Savcılık soruşturma başlattığı takdirde de yeterli suç şüphesi oluşturacak delil elde ederse iddianame hazırlayarak kamu davası açar. Haksız yere iftiraya uğrama suçu şikayete tabi suçlar arasında değildir. Türk Ceza Kanunu uyarınca suçsuz yere iftira atılması durumunda 8 yıllık dava zamanaşımı süresi bulunduğundan bu sürenin aşılmamasına dikkat edilmelidir.

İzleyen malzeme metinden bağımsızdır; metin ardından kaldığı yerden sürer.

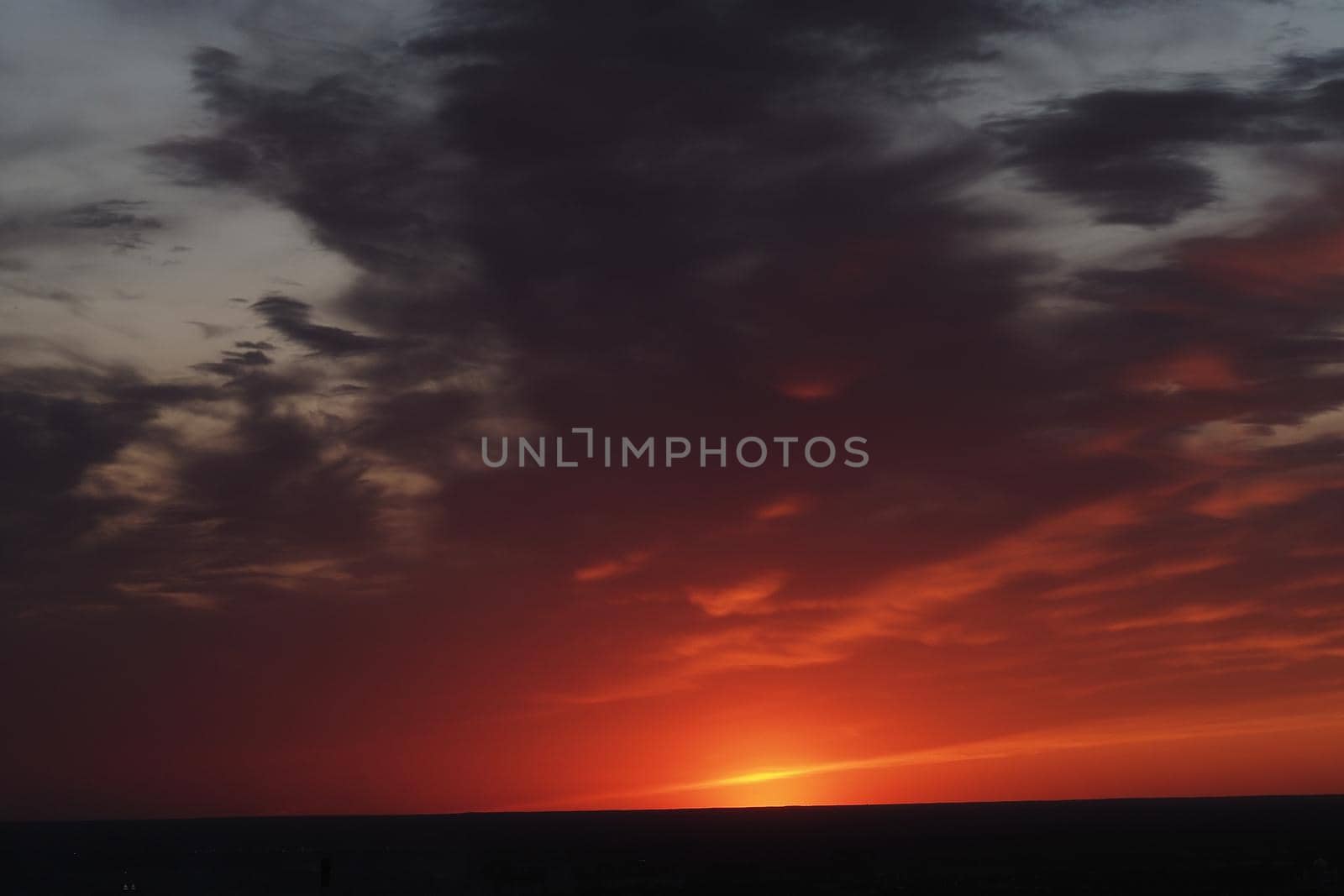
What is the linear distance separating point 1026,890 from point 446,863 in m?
48.9

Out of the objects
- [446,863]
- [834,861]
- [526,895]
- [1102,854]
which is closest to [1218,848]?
[1102,854]

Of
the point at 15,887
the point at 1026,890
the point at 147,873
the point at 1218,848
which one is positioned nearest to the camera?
the point at 1026,890

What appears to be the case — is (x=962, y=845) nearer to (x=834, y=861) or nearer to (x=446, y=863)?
(x=834, y=861)

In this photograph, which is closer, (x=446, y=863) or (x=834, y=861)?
(x=834, y=861)

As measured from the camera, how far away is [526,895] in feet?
236

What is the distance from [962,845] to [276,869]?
191ft

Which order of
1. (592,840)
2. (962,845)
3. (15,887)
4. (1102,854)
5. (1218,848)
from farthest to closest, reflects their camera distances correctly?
(592,840), (962,845), (1218,848), (1102,854), (15,887)

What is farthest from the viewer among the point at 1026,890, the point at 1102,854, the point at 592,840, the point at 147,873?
the point at 592,840

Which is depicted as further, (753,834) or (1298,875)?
(753,834)

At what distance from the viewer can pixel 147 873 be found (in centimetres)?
9775

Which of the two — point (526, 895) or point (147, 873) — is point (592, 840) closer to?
point (147, 873)

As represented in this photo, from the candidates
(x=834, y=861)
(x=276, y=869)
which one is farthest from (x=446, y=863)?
(x=834, y=861)

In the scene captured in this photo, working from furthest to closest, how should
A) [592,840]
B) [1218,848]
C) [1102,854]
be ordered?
1. [592,840]
2. [1218,848]
3. [1102,854]

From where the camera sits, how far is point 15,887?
84875 millimetres
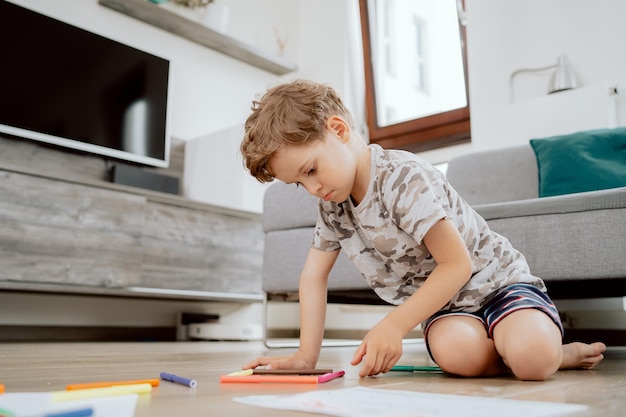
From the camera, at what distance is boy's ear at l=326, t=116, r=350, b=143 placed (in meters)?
0.91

Suçsuz yere iftira atan fail ceza davası kapsamında yargılanır. Suç basit hali ile işlenebileceği gibi nitelikli hali ile işlenmesi de mümkündür. İftira suçu için basit hali ile verilen ceza nitelikli hali ile işlenen bir suça kıyasla daha fazladır. Bu sebeple yargılama sırasında çeşitli unsurlar değerlendirilerek karar verilir.

İftira suçu ile verilen ceza failin adli sicil kaydına da işler. Oldukça ağır sonuçların söz konusu olabileceği bu suça ilişkin yargılamada ceza avukatı yardımı almak, telafisi güç kayıpların yaşanmaması bakımından faydalı bir tercih olacaktır.

Suçsuz Yere İftiraya Uğrama Suçunun Şartları

İftira suçu şartları TCK 267 kapsamında yer alır. Şekli bir suç olan iftira suçu ani hareketlidir. Bu suç tehlike suçu çerçevesinde değerlendirildiğinden suçun neticesinde bir zararın oluşup oluşmadığına bakılmaz. Mağdura hukuka aykırı bir eylemin isnat edilmiş olması iftira suçunun oluşması bakımından yeterli görülür. İftira suçunda koşulların varlığı gerekir. Öncelikle hukuka aykırı bir eylemin mağdura isnat edilip edilmediğine bakılır.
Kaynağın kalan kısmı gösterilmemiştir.